Keeping Kids Safe in the Dark

As the year inches closer to the close, the days are getting shorter. In many parts of the world, darkness reigns — in the literal sense: The hours of nighttime vastly outnumber the hours of daylight, and many kids must play after the sun goes down.

While parents might prefer that little ones stay safe and indoors during this time of year, older kids prefer the opposite; they want to enjoy the freedom of the outdoors, regardless of the cold and dark. Fortunately, there are ways to ensure kids remain safe while they play outside in the dark. Here are a few tips for after-dark play — in winter or summer — that keeps everyone safe and secure.

Only Older Kids Can Play in the Dark

Toddlers and younger kids can hardly be trusted to avoid trouble in a well-lit, contained play space; you shouldn’t let any child under eight years old go outside unsupervised. However, kids between eight and 11 should be allowed to experiment with playing alone outdoors. At first, you might only permit them to do so when in groups, at certain times of day or evening and when you can check up on them every few minutes.

Older kids who have proven themselves trustworthy should be permitted to play in the dark without you breathing down their necks. However, that isn’t to say that these kids shouldn’t have any rules guiding their outside, after-dark play. Here are a few more rules these responsible kids should follow at all times.

Kids Must Wear Reflective and Light-up Clothing

So they can see each other and see where they are going — and more importantly so you and other adults can see them — your kids need to wear clothing that sheds and reflects light. This is easiest to do with footwear: Light-up shoes for kids are fun and stylish as well as functional. However, you might also invest in headlamps or glowing headbands, reflective vests or jackets, flashing arm or leg  bands and similar accessories. This ensures that even when kids venture into poorly lit areas, they will be easy for you (and other people) to spot.

Kids Should Play Games With Lights

Kids don’t want to go out at night to play checkers or cards; games like these aren’t feasible when there isn’t any light. Instead, they want to be out in the darkness because it’s exhilarating, some unfamiliar experience to explore. You can help them explore it — and keep them safer and closer to home — by teaching them a few games that involve lights. For example:

  • Flashlight tag. When the person who’s “it” shines their light on someone, that person must freeze and increase their chances of getting tagged.
  • Glow stick ring toss.

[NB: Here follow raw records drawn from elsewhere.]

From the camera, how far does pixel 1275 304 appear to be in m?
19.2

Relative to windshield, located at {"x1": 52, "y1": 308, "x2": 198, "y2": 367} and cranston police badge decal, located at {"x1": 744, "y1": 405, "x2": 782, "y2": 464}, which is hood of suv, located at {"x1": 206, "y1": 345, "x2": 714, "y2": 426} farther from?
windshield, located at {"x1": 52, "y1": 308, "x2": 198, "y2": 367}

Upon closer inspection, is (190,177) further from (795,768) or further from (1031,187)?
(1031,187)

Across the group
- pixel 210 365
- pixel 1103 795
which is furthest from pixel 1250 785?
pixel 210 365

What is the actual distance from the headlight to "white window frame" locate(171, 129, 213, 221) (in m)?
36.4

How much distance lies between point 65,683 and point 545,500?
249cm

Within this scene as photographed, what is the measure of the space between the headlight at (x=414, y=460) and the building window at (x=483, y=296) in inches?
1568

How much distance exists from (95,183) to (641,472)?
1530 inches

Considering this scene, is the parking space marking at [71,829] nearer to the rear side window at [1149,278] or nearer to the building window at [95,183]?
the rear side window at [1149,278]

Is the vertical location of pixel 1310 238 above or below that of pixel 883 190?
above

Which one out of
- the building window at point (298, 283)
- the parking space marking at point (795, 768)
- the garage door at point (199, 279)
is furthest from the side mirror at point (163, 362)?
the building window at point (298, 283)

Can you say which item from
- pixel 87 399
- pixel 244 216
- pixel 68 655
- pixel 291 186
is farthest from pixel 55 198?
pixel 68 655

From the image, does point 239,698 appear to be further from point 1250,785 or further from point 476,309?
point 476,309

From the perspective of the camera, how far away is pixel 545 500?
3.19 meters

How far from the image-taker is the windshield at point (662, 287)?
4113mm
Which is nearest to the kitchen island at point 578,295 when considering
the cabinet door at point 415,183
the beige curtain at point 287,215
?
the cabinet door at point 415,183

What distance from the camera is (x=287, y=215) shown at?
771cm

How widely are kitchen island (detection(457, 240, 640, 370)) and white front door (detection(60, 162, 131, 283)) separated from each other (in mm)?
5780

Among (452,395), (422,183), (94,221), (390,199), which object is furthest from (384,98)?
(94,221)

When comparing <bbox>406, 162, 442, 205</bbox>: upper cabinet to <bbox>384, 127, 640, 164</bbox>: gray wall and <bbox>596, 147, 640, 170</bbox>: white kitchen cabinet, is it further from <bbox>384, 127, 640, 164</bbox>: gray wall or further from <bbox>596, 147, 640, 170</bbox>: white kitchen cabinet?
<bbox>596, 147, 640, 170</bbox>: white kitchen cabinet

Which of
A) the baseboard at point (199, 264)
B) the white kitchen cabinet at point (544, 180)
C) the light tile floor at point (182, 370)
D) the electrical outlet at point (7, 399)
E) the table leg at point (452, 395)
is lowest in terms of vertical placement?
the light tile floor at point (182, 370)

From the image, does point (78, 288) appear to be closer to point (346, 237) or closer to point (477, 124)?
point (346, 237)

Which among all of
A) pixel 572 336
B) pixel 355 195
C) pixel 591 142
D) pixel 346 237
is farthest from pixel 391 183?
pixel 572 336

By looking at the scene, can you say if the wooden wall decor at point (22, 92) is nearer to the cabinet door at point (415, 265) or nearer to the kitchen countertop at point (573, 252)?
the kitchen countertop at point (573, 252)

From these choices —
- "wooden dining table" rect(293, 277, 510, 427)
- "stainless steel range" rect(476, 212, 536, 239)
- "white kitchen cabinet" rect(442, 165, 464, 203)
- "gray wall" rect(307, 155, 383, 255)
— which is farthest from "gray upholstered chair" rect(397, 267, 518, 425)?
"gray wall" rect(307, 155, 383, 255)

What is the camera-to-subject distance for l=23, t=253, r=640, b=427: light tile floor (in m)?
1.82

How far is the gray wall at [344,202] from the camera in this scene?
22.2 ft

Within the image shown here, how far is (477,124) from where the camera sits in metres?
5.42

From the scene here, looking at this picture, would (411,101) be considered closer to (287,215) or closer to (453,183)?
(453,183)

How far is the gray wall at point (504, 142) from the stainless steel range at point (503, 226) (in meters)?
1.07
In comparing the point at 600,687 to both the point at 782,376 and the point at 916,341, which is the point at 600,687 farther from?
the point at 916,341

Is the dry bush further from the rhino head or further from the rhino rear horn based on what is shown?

Like regular ring toss, but glowing!
  • Reflector treasure hunt. Hide objects stuck with reflectors around the yard. When kids shine their flashlights around, they’ll spot the treasure.
  • Spotlight. Everyone holds a flashlight on someone, who performs a talent, plays charades or otherwise does something entertaining.

Parents Must Know Where and What

If older kids want to play outside somewhere farther from home — perhaps in a nearby park or at a friend’s house — you need to ask for more details. Specifically, you should know where your kids are going, whom they will be with, what they will be doing and when they will be back. This might sound like parenting 101, but plenty of parents don’t ask these kinds of questions and end up regretting it.

Kids Must Have a Curfew

Regardless of how old your kids are, what they are wearing and doing and where they go, you need to impose a curfew. While debates have raged over the effectiveness of a legal curfew for kids and teens, the truth is that having a household curfew is a good way to provide structure and ensure healthy habits. This isn’t to say that the curfew should be strict and punishments for breaking curfew should be harsh; especially as kids grow into adolescence, it is wise to be flexible as long as teens check in and explain where they are and when they expect to come home. Meanwhile, younger kids should know when they will be called in for the night so they can plan their activities and won’t fight or complain when bedtime arrives.

The dark isn’t inherently dangerous, even to kids. However, things that might be lurking in the dark, like sharp objects, wild animals and even human predators, are real threats. Fortunately, by communicating with your kids, setting down specific rules and knowing as much about their plans as possible, everyone can enjoy an evening of outdoor play.